Later on we discovered the Wendy House which was hidden behind the main stage area in the woods. It was a beautiful windy path the lead there from the site entrance. This twisted and undulated through the trees and at the end we found a small wooden hut it with colourful ambient lighting. When we arrived there was an excellent folk couple playing some lovely soulful music. Again as there was no detailed program (and the couple didn’t announce it at the end) I was unable to find out their name which was a real shame. Later on in the night the venue changed to have more dance based music and other festival-goers commented on how beautiful and mystical it was at night. A hidden gem in the festival site.
We managed to find some time to pop over to the mermaids lagoon in the afternoon to see what the atmosphere was like there. Luckily for us we stumbled upon the Glitter Wrestling that was happening between the acts. This was highly entertaining with the aim of the game being to pull a sock of the other persons foot, rolling around in the paddling pool filled with a layer of very glittery water. The host was excellent at keeping the crowds interest and adding a twist to blind fold some of the contestants. They also had a mermaid dancer to entertain the crowd in between changes. I loved the fun aspect of the game and it kept the crowds at the stage between the acts. We then stayed to listen to Soulcheeba who played a set mixing live singing with dance music. It got us dancing just as the sun came out, and adding to the magical feel there were lots of bubbles floating around. I felt that the set-up here was excellent however the crowds didn’t respond as well, slowly dwindling. Hopefully this stage lives up to its decor and ambiance in the evenings once everyone in more in the dancing mood, it was still quite early with the festival running till past midnight.

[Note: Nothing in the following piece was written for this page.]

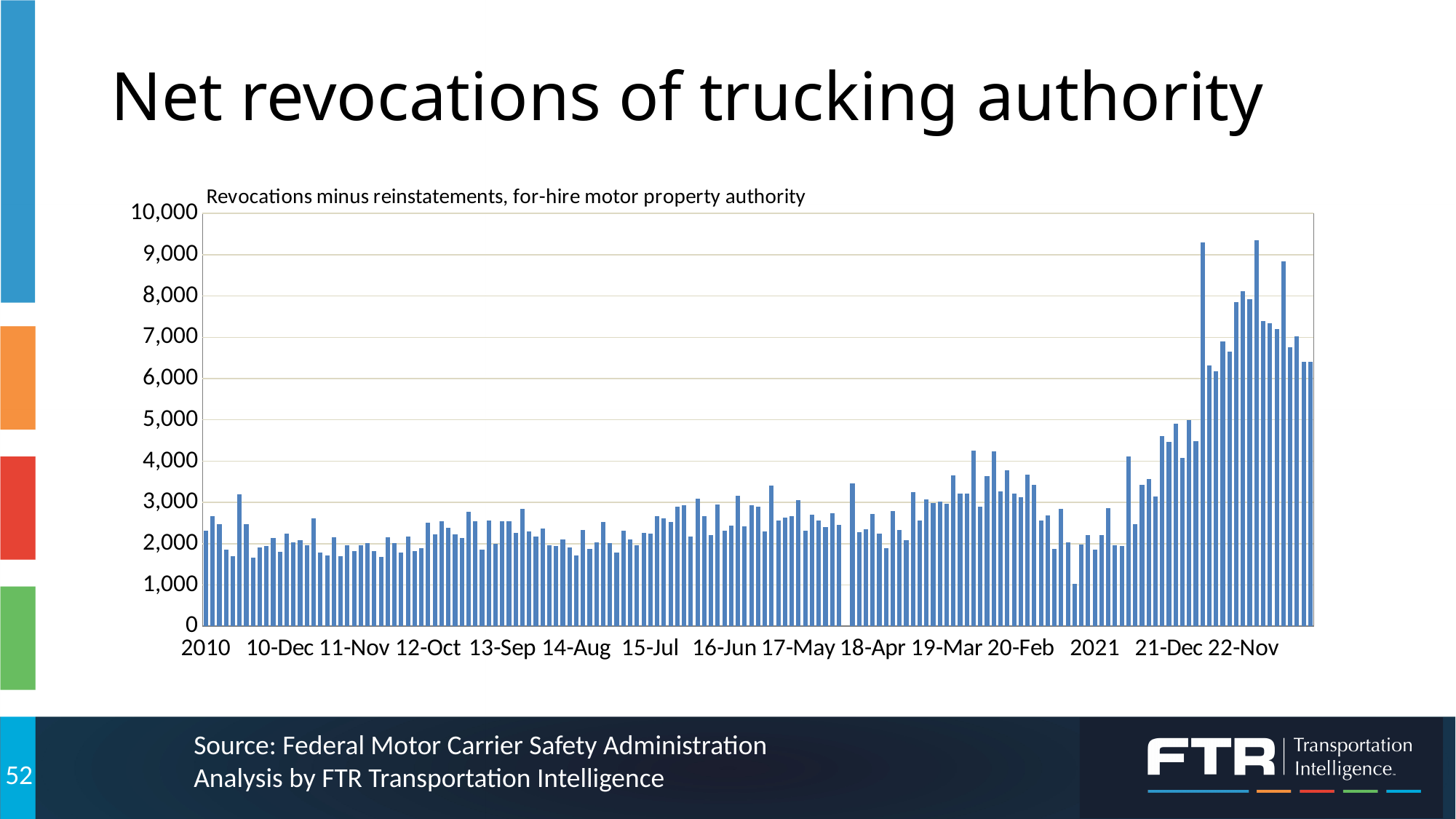
Is the lowest bar in the chart greater or less than 2,000? less Is the value for the first bar (2010) greater or less than 2,000? greater What kind of chart is shown on the slide? Bar chart Are all bars before the 2021 label greater or less than 5,000? less How many data series are plotted in the chart? 1 What subtitle describes the data plotted in the chart? Revocations minus reinstatements, for-hire motor property authority Which is larger, the value at the 2010 label or the value at the 22-Nov label? 22-Nov Overall, do net revocations rise or fall from 2010 to the end of the series? Rise What is the title of the slide's chart? Revocations minus reinstatements, for-hire motor property authority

Finally back at the main stage we watched We Are Scientists before having to head home. It felt very nostalgic having a band from the 00s playing and perhaps this meant that there was also quite a high expectation of them. The crowds arrived thick at the start of their performance, embracing the reminiscence that came with their performance of ‘Nobody Move, Nobody Get Hurt’. However after the strong start the band chose to play some newer material which only some of the crowds seemed to know. I felt that their energy deteriorated from here on; the crowd still enjoyed the set but I didn’t feel it lived up to my expectation. The earlier acts in the day held my interest much better with the fresh and more unusual material.
Overall I felt that the festival was lovely and initiate, the campsite had only one field so there wouldn’t be any worries about losing your tent! The décor was well thought out and planned with a clear theme which the festival-goers could easily interact and join in with. Considering the size of the festival I felt that the line-up was well chosen with many up-and-coning acts who put on a great performance. I think that it was a shame that not all of the areas were busy or open during the day but I’m sure if you came for the whole weekend you would get to fully experience it all. The food was nice but for three days the choices were a little limited. I loved the stalls and original, interactive merchandise which made the festival feel unique and gave the impression that the festival-goers came first. Finally the crowd really made the event, all of the people we met were friendly and helped the festival to feel relaxed and homely.